• Extract provided
— BEGIN —

Event Data Model Discussion

Now is a good time to reflect a bit on the FCC data model used so far. There is an upcoming meeting with other future experiments where we can report our experiences and get some new Ideas. Since this really concerns everyone using the software, it will be good to get input from as many people as possible, both for the technical implementation (PODIO) as for the conceptual model (fcc-edm)

I’ll start:

  • Sometimes there is a bit of a trade-off between usability and efficiency. In principle, the “charge” member of the fcc particles is redundant, the charge information is contained in the PdgId of the particle, and can be converted with HepPDT. The code to do that looks like this:
      /// lookup charge in particle properties
      HepPDT::ParticleID particleID(2203);
      std::cout << particleID.charge() << std::endl;

So I feel the charge could actually be removed, if there is some method to access it that is easy to type in a call to TTree::Draw()

— END —

• What you need to do
1 – Quote the stretch of the FCC event data model discussion from "Event Data Model" through "conceptual model (fcc-edm)".
2 – Continue the FCC event data model discussion from its last sentence.
You won't need the records for any of this.

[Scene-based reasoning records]

— BEGIN —

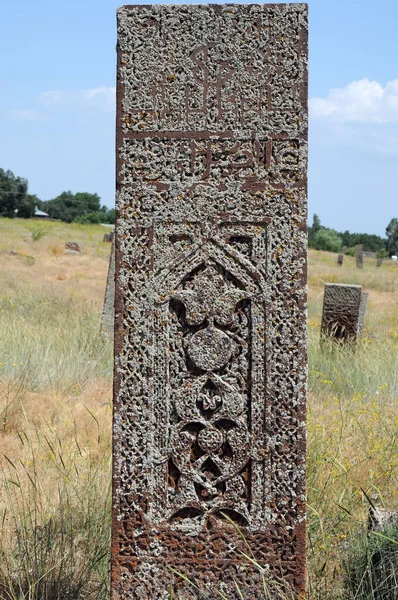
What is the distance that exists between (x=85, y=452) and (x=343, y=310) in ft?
16.9

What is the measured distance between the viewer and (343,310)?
29.1 feet

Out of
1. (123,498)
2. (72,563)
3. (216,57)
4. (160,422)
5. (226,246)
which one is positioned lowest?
(72,563)

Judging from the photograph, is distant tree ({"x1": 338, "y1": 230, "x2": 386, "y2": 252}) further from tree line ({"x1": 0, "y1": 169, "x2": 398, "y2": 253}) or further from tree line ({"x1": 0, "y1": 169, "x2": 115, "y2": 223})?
tree line ({"x1": 0, "y1": 169, "x2": 115, "y2": 223})

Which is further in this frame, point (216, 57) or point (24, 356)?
point (24, 356)

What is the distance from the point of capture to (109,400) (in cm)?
583

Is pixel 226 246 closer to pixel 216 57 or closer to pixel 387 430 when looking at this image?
pixel 216 57

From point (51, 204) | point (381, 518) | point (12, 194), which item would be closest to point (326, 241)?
point (51, 204)

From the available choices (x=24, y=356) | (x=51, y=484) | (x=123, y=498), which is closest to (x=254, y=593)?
(x=123, y=498)

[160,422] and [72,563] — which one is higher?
[160,422]

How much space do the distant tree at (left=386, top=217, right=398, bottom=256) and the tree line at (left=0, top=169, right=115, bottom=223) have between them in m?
27.6

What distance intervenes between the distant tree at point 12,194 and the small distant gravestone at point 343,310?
51.7 meters

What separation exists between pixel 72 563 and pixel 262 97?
2.09 meters

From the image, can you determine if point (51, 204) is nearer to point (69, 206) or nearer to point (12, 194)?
point (69, 206)

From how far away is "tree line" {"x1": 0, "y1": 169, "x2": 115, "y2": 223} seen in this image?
5845cm
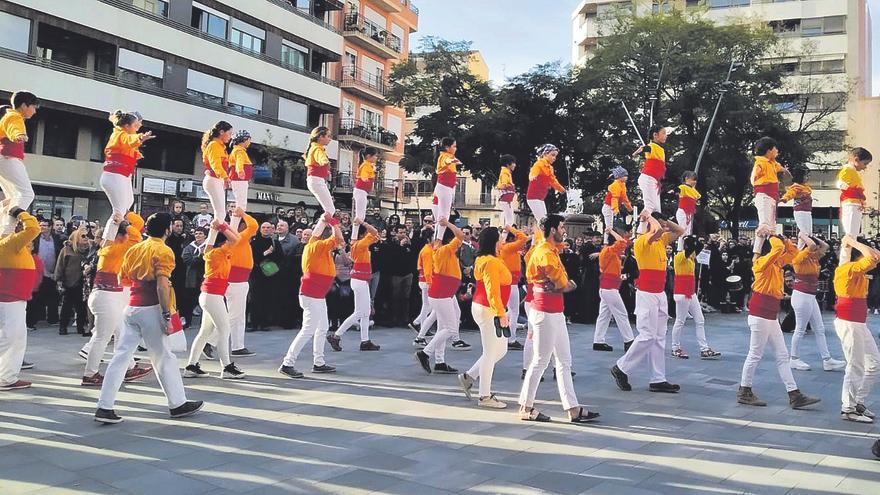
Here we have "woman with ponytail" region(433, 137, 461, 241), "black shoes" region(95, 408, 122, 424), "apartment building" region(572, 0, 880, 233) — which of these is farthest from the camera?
"apartment building" region(572, 0, 880, 233)

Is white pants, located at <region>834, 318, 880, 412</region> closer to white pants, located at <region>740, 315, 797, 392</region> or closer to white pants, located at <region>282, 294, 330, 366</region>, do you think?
white pants, located at <region>740, 315, 797, 392</region>

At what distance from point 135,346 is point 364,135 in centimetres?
3884

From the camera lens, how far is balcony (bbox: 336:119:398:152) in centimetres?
4316

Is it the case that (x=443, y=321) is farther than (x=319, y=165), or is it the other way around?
(x=319, y=165)

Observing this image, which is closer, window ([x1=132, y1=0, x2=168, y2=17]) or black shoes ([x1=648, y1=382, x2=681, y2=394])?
black shoes ([x1=648, y1=382, x2=681, y2=394])

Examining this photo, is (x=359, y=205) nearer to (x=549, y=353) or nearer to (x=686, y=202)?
(x=549, y=353)

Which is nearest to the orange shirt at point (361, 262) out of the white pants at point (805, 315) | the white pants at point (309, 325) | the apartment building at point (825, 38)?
the white pants at point (309, 325)

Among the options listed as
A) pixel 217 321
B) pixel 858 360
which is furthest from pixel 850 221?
pixel 217 321

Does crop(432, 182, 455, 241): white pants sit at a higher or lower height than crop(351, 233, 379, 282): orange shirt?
higher

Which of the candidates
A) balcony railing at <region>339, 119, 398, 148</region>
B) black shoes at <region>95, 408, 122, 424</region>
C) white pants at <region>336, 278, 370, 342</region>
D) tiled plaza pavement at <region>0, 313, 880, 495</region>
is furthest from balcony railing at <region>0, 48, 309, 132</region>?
black shoes at <region>95, 408, 122, 424</region>

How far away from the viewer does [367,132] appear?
1759 inches

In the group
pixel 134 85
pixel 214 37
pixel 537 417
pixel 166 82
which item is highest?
pixel 214 37

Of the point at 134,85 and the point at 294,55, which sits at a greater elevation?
the point at 294,55

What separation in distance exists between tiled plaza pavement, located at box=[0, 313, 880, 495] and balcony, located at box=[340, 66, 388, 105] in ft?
117
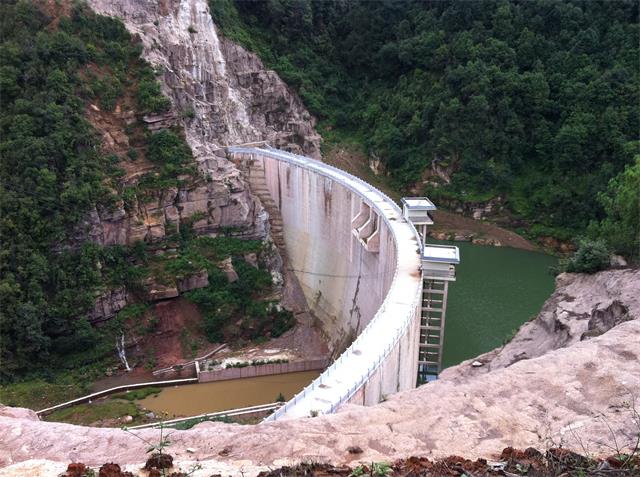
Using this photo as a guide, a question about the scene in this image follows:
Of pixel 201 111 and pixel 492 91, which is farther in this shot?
pixel 492 91

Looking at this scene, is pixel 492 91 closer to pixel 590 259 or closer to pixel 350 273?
pixel 350 273

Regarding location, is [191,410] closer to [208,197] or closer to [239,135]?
[208,197]

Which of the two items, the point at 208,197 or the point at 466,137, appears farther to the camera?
the point at 466,137

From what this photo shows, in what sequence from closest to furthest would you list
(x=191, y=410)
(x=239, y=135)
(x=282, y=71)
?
(x=191, y=410)
(x=239, y=135)
(x=282, y=71)

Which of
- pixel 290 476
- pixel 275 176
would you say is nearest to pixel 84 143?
pixel 275 176

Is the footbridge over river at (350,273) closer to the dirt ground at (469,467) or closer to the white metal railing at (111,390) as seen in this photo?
the dirt ground at (469,467)

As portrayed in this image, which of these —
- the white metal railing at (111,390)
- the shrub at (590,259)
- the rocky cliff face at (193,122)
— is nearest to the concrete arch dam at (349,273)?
the rocky cliff face at (193,122)

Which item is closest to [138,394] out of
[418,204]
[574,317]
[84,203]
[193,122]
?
[84,203]
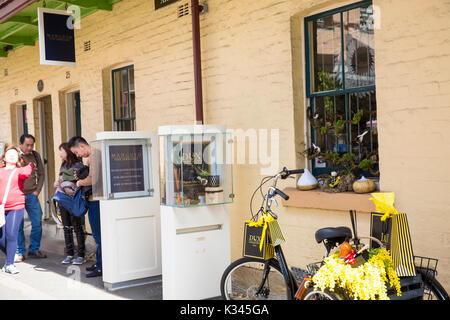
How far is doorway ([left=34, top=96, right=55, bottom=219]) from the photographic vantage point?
1264 cm

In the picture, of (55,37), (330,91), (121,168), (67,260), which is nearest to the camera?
(330,91)

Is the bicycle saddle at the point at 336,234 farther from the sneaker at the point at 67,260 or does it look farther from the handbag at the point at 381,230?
the sneaker at the point at 67,260

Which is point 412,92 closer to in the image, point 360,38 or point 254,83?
point 360,38

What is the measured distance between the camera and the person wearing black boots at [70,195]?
7641 mm

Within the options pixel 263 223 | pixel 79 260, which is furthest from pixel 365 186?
pixel 79 260

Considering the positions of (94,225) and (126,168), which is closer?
(126,168)

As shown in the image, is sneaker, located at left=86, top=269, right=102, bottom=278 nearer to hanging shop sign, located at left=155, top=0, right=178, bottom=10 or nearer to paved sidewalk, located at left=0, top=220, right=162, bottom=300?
paved sidewalk, located at left=0, top=220, right=162, bottom=300

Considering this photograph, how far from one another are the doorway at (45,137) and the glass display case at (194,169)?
7.85 m

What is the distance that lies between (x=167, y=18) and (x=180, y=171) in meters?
3.33

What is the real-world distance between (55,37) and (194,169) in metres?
4.47

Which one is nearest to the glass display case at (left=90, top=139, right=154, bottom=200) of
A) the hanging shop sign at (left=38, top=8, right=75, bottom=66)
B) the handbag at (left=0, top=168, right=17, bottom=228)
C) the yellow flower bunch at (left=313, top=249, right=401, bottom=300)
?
the handbag at (left=0, top=168, right=17, bottom=228)

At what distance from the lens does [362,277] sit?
368 cm

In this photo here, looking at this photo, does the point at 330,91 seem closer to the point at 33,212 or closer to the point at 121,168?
the point at 121,168

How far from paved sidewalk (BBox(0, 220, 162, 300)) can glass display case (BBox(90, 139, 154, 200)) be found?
1130 millimetres
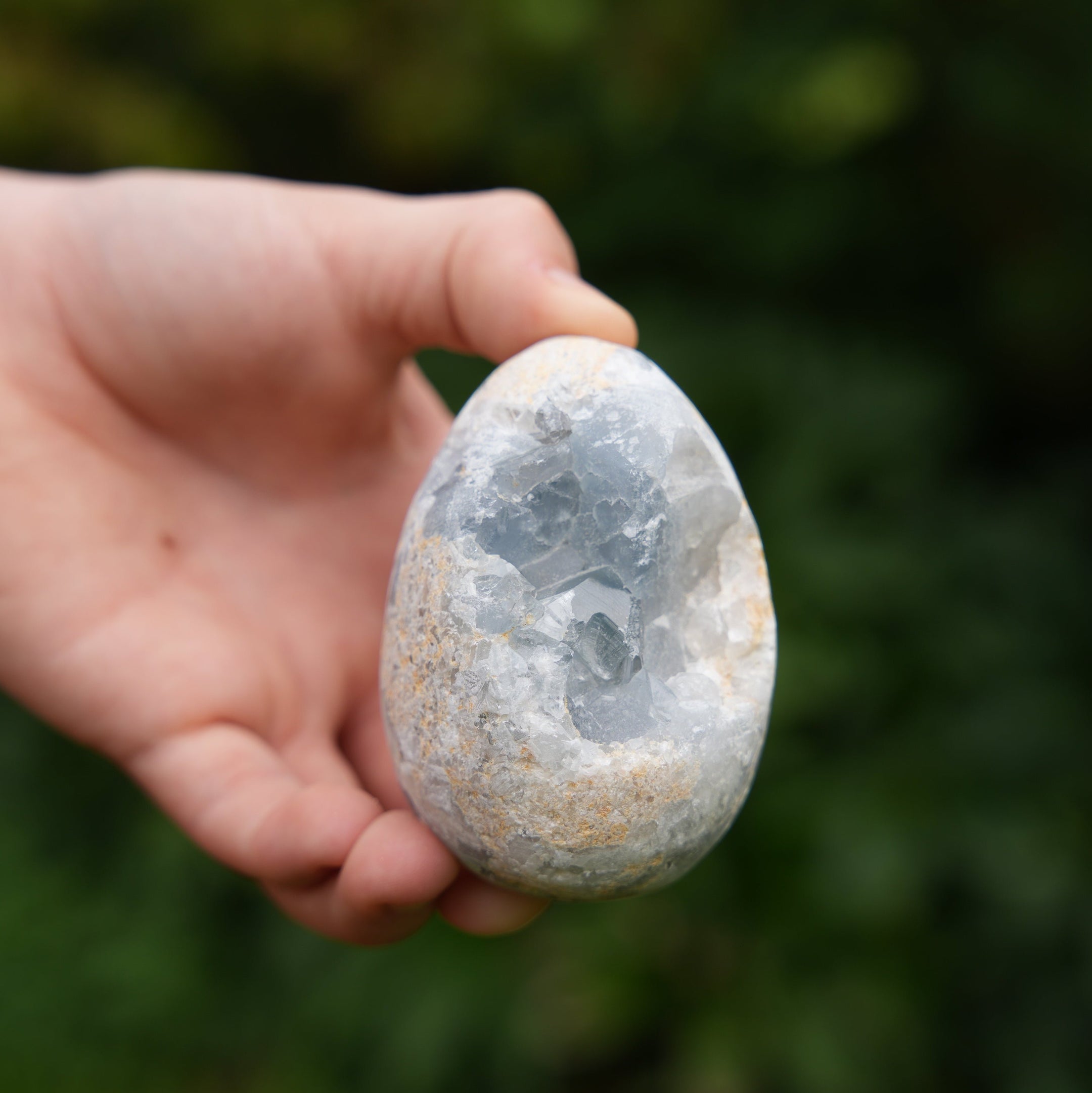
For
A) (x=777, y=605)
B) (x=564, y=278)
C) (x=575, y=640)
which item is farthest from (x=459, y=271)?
(x=777, y=605)

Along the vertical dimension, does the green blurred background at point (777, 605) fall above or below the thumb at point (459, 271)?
below

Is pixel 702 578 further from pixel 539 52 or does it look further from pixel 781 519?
pixel 539 52

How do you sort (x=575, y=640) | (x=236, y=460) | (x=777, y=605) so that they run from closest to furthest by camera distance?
(x=575, y=640), (x=236, y=460), (x=777, y=605)

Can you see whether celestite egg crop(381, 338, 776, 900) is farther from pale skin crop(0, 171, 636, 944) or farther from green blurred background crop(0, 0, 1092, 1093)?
green blurred background crop(0, 0, 1092, 1093)

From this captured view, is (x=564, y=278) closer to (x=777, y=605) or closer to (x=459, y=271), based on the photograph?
(x=459, y=271)

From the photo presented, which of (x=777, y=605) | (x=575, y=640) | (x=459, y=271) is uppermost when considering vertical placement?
(x=459, y=271)

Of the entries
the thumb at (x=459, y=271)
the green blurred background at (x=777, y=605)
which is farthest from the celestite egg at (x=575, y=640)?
the green blurred background at (x=777, y=605)

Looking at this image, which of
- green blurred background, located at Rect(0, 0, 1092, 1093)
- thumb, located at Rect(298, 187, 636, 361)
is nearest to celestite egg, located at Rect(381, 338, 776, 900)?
thumb, located at Rect(298, 187, 636, 361)

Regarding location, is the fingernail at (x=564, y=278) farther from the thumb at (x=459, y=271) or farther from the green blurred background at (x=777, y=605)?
the green blurred background at (x=777, y=605)
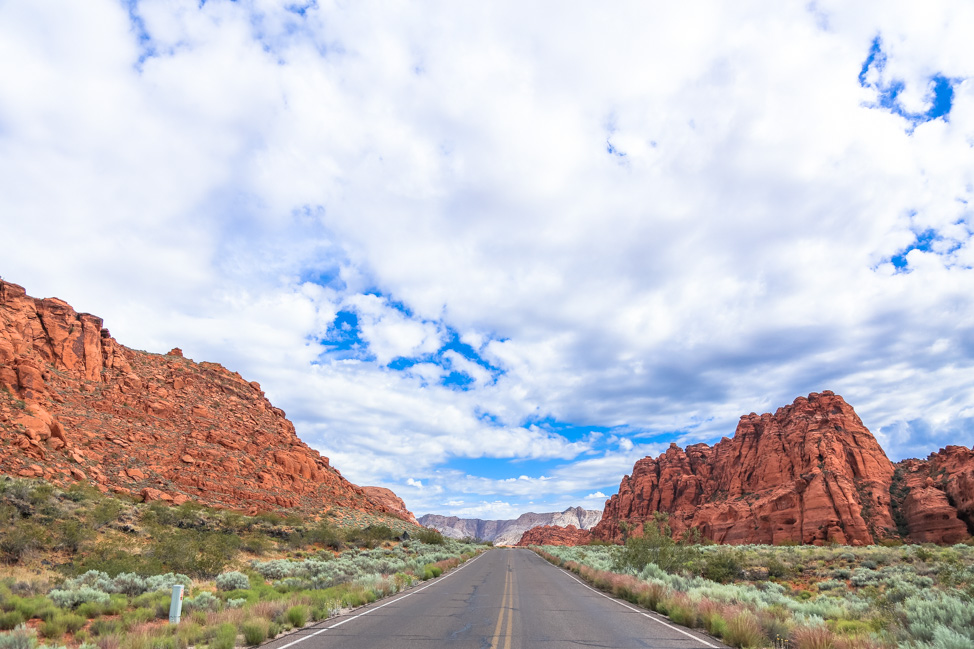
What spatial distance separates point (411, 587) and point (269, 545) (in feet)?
57.1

— END —

• In response
1 –
Event Data Model Discussion

Now is a good time to reflect a bit on the FCC data model used so far. There is an upcoming meeting with other future experiments where we can report our experiences and get some new Ideas. Since this really concerns everyone using the software, it will be good to get input from as many people as possible, both for the technical implementation (PODIO) as for the conceptual model (fcc-edm)

2 –
[edit] There is also the issue that the type of charge is an integer, which means it cannot be used for fractional charges, for example partons in the output of event generators. I think float would be more appropriate

  • Vertex-Particle associations There are a couple of issues with particles and vertices. The MCParticle type consists of a BareParticle and references to two vertices (start and end), but the BareParticle already has a point-member vertex (which I assume will be the start, but is not documented well). So for users it might be unclear which possiblity to use to save /retrieve start vertex information. Issue here: https://github.com/HEP-FCC/fcc-edm/issues/60
  • FloatValue: This is not really necessary I think. There is definitely a need to save some information sometime that is not exactly captured in the edm, but when you do that it makes more sense to do it as a float instead of a struct FloatValueData {float value;}, at least to me. It’s the fault of the framework that the former is not easily possible, but I tried to correct that with https://github.com/HEP-FCC/FCCSW/pull/346
  • bits: This member is used in quite a few structs: BareParticle, BareHit, BareParticle, BareCluster, BareJet, Track, Vertex. In practice we usually use it exclusively to store some simulation MC truth (the Geant4 trackID) which is necessary to calculate some efficiencies. The approach is a valid one, though I think - we are just missing a mechanism similar to the “readout” in dd4hep that defines this member as a bitfield and how to read it - something like “trackID:5:IsPrimary:1: …” Most likely this has to be a long integer to be useful – the trackID already takes up 32 bits
  • Track/TrackState: These types are most in need of an overhaul, in my opinion. The principle is ok: A track needs to provide information on the measurements used in it (the references to TrackHit), a description of the track itself (parameters for a given parametrization) and information on the fit quality (chiSquared / number of degrees of freedom). There may be a set of parameters required as the track may change during the passage through the detector (energy loss, scattering) and is thus best approximated by a piecewise continuous assembly of several helices. There are, however, some issues:
    • The track holds references to TrackHits, not TrackClusters (which we did as the algorithms providing Clusters were not ready in time)
    • The TrackState is, despite the lengthy description, not really well documented unless one is familiar with ATLAS / ACTS, from which the conventions are borrowed. (What entry in the covariances corresponds to which track parameters?)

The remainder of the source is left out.